祥子路过刘家的车厂,突然发现牌子换了,回到家继续谈判,结论是买两辆车,一辆赁出去,一辆自己拉。我看到这里的时候,认为目前这个已经是祥子跟虎妞之间最为妥当的方案了,其实要是这样继续下去,也未尝不可。

第十七节一开头就点明了车厂发生了什么:刘四爷甩卖家当拿钱跑路。本身刘四爷确实依赖虎妞的帮助才能继续撑着,何况之前那顿寿宴,说硬顶着没丢脸实际上当然也丢了,从绝对的个人利益角度上说,这是必然结果。祥子对这事感觉有喜有忧,但虎妞崩溃了。

于是之前那个方案又有变动,改为买一辆车让祥子拉。虎妞除这点私房之外没了靠山,开始怀疑祥子会不会变心。

这时候开始介绍小福子这个人物。我看有人说“二强子”其实是“二祥子”的意思,也就是说如果后来有了子女,拉车到老还没死,祥子也是那样,嗯……我自己是没想过,但现在重看文字,二强子有某种“面子”情结,喝酒卖女儿打老婆之后也会跟祥子一样懊悔而无用,也许吧。

二强子卖女儿的钱已经花光,又打死了老婆,还有两个未成年的儿子,急于卖掉刚买的车。祥子不喜欢这辆车,从模样到意义都不喜欢,但虎妞觉得便宜。

小福子被军官抛弃之后只穿着一身衣服和两个耳环回了家,面对一个烂摊子。虎妞觉得小福子经过军官的虐待,比院里其他人高明,所以引为朋友。二强子催小福子卖身,虎妞则高高兴兴地鼎力相助。

小福子和虎妞互为对立。小福子拥有虎妞天生没有而梦寐以求的,又缺少虎妞一直拥有于是腻了不当回事的,于是虎妞以她的痛苦为猎奇点,这并不是朋友之间的关系,此时的虎妞才暴露出她最恶的一面,而且依旧是一种顽童窥探成人生活一样的恶,不知怜人只管自己痛快的恶。

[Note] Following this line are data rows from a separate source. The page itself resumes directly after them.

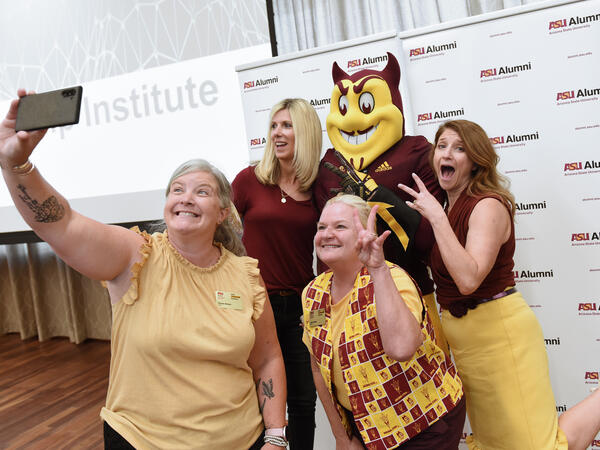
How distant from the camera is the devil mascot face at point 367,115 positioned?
1789 mm

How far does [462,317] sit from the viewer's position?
1615 mm

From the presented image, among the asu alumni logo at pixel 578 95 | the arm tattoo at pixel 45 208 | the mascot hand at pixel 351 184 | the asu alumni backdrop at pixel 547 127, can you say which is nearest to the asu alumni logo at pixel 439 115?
the asu alumni backdrop at pixel 547 127

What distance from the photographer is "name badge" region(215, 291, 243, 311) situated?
1.32 metres

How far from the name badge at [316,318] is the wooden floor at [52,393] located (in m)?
1.88

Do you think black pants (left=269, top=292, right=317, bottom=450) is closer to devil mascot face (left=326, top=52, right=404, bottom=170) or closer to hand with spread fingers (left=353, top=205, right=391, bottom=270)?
devil mascot face (left=326, top=52, right=404, bottom=170)

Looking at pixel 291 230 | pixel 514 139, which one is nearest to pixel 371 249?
pixel 291 230

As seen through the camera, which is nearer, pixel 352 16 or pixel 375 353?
pixel 375 353

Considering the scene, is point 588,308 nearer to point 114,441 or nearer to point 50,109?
point 114,441

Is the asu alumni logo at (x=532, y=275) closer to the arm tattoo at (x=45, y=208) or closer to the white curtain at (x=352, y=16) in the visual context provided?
the white curtain at (x=352, y=16)

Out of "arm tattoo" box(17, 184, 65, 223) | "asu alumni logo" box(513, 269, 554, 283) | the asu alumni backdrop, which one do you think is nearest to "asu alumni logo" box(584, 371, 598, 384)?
the asu alumni backdrop

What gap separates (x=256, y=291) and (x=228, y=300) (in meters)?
0.11

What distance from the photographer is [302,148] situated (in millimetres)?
1945

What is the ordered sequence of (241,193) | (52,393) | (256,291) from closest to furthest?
(256,291) < (241,193) < (52,393)

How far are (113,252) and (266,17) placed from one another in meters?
2.48
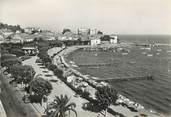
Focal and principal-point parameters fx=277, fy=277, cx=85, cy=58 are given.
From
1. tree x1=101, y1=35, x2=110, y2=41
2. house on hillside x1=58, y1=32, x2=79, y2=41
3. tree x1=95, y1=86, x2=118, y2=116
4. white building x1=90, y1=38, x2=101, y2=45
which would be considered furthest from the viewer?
tree x1=101, y1=35, x2=110, y2=41

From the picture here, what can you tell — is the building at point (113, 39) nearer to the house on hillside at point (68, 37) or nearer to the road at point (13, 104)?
the house on hillside at point (68, 37)

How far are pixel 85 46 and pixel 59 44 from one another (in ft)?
34.3

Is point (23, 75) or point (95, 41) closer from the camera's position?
point (23, 75)

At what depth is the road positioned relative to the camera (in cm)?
1393

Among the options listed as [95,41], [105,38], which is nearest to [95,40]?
[95,41]

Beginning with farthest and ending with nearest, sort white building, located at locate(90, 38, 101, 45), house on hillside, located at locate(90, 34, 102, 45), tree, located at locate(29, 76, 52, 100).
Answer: house on hillside, located at locate(90, 34, 102, 45) → white building, located at locate(90, 38, 101, 45) → tree, located at locate(29, 76, 52, 100)

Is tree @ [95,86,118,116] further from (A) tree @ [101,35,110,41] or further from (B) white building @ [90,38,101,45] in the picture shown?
(A) tree @ [101,35,110,41]

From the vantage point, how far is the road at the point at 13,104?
1393 centimetres

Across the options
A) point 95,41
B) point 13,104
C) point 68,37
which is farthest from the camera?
point 95,41

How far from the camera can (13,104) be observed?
15734 mm

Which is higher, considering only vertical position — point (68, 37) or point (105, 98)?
point (68, 37)

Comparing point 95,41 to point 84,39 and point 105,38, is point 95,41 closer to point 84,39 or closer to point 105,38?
point 84,39

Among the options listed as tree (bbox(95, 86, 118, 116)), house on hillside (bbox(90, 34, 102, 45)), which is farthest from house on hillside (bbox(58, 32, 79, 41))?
tree (bbox(95, 86, 118, 116))

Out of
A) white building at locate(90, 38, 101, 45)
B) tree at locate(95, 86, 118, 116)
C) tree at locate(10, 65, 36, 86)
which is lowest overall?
white building at locate(90, 38, 101, 45)
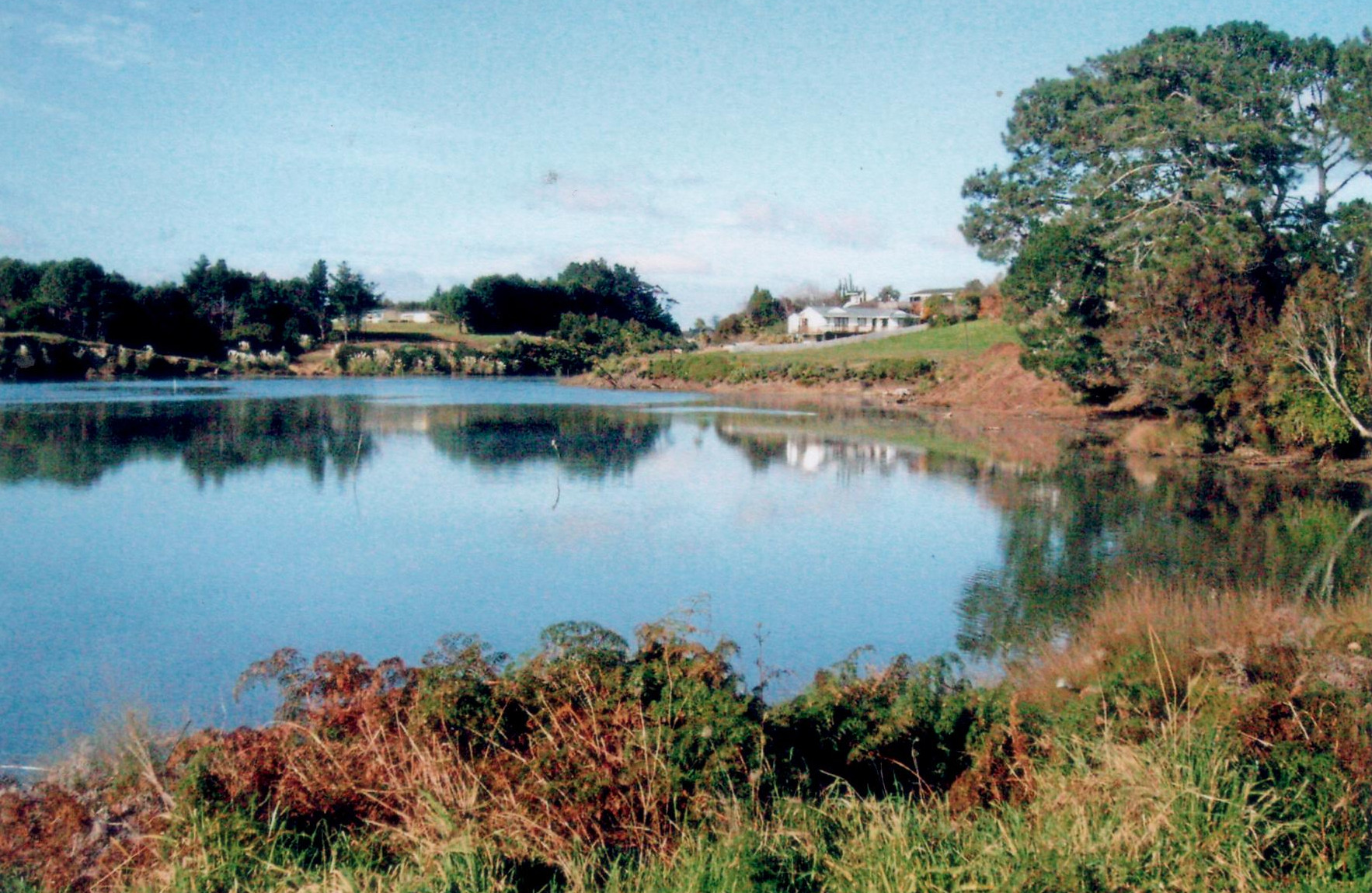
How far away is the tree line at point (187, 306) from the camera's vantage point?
76.0 m

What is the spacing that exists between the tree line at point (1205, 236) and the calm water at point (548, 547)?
2.96 m

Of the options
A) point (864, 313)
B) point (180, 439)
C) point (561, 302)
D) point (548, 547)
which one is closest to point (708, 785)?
point (548, 547)

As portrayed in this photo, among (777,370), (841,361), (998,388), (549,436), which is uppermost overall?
(841,361)

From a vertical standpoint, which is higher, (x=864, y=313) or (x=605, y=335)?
(x=864, y=313)

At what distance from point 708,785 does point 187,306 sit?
8905cm

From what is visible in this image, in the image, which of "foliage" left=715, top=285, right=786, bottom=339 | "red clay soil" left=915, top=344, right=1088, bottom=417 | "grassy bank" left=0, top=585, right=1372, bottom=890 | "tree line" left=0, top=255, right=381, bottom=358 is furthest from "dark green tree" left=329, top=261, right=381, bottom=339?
"grassy bank" left=0, top=585, right=1372, bottom=890

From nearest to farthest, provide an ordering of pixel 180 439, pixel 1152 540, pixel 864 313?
pixel 1152 540 → pixel 180 439 → pixel 864 313

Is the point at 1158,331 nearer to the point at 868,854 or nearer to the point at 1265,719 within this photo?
the point at 1265,719

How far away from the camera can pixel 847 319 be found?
96.2 m

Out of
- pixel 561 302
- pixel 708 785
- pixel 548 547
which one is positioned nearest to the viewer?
pixel 708 785

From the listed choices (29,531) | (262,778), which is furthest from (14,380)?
(262,778)

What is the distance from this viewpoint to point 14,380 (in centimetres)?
6538

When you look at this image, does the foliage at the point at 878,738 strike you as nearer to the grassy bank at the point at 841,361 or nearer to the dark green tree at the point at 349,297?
the grassy bank at the point at 841,361

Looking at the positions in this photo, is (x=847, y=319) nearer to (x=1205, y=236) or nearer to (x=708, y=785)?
(x=1205, y=236)
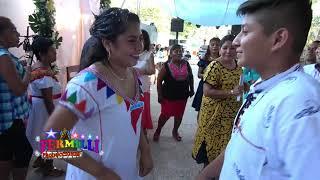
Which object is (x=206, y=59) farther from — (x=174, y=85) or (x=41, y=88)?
(x=41, y=88)

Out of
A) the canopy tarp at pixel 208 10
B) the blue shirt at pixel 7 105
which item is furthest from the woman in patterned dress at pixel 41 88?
the canopy tarp at pixel 208 10

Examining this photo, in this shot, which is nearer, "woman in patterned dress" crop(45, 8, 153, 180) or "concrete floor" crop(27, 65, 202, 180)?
"woman in patterned dress" crop(45, 8, 153, 180)

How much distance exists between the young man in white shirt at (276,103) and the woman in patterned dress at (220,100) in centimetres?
182

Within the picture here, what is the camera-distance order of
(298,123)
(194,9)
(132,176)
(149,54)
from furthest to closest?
(194,9) < (149,54) < (132,176) < (298,123)

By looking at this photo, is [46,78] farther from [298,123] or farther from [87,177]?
[298,123]

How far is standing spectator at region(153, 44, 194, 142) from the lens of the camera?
4.84m

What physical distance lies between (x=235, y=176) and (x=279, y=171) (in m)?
0.18

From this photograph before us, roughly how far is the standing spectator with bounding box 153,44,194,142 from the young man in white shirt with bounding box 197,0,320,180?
12.1ft

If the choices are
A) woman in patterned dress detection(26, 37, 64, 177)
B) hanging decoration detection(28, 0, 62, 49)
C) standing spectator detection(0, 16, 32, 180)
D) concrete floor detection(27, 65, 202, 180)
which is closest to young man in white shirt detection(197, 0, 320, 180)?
standing spectator detection(0, 16, 32, 180)

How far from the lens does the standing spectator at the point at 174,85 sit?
484 centimetres

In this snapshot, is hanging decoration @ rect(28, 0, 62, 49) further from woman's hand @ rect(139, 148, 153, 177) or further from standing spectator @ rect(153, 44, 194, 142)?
woman's hand @ rect(139, 148, 153, 177)

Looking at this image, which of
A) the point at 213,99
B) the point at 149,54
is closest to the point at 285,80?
the point at 213,99

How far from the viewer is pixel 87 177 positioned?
145cm

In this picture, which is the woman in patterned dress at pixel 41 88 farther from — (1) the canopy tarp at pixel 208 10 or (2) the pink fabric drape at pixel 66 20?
(1) the canopy tarp at pixel 208 10
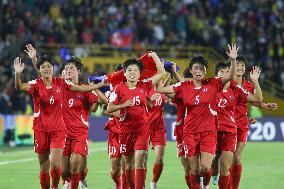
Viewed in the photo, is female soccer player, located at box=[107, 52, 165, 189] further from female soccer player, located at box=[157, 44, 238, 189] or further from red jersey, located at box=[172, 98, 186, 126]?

第十八节,开篇继续讲述大杂院的常规生活——孩子从小到处捡东西(也包括偷)或吃或用或卖,男人出去想办法挣钱但很有挣不回来的概率,然后拿老婆孩子出气,最后女人干完家务挨完揍去乞讨。这就是最贫困者最普遍的样子,无论古今中外只要是贫民窟无非如此,到处在网上嚎丧自己穷的那些人可以对比一下,举着手机电脑打字的你,合格么?

然后描写主角们:虎妞是从有钱人家出来的,自然与众不同,有的是资本过晚睡晚起的舒坦日子;小福子因为已经沦为暗娼,不好意思见人,也晚睡晚起;祥子始终没有解开心结,怕人说闲话,也讨厌家里的虎妞(此时虎妞拉着小福子当“朋友”也不十分缠着他),所以虽然不为生活所迫,但也更乐意往外跑;而二强子则陷入了极度的矛盾中——女儿卖身是自己无能下作的结果,但又不想要认真怪罪自己,于是反而怪起女儿,动辄找机会辱骂她,以试图赚取“在邻居间的面子”。有了自己在骂这种事的行为,就仿佛获得了自己其实很正直的证据,此外又能讹诈到钱,得了钱去喝酒麻醉自己,酒醒了必然又是自责-责人以图心安-要钱喝酒这样的轮回。但是这个面子肯定是没有赚到的,哪怕是嫉妒敌视且就想要小福子被侮辱的虎妞,在这种时候也在帮小福子回骂。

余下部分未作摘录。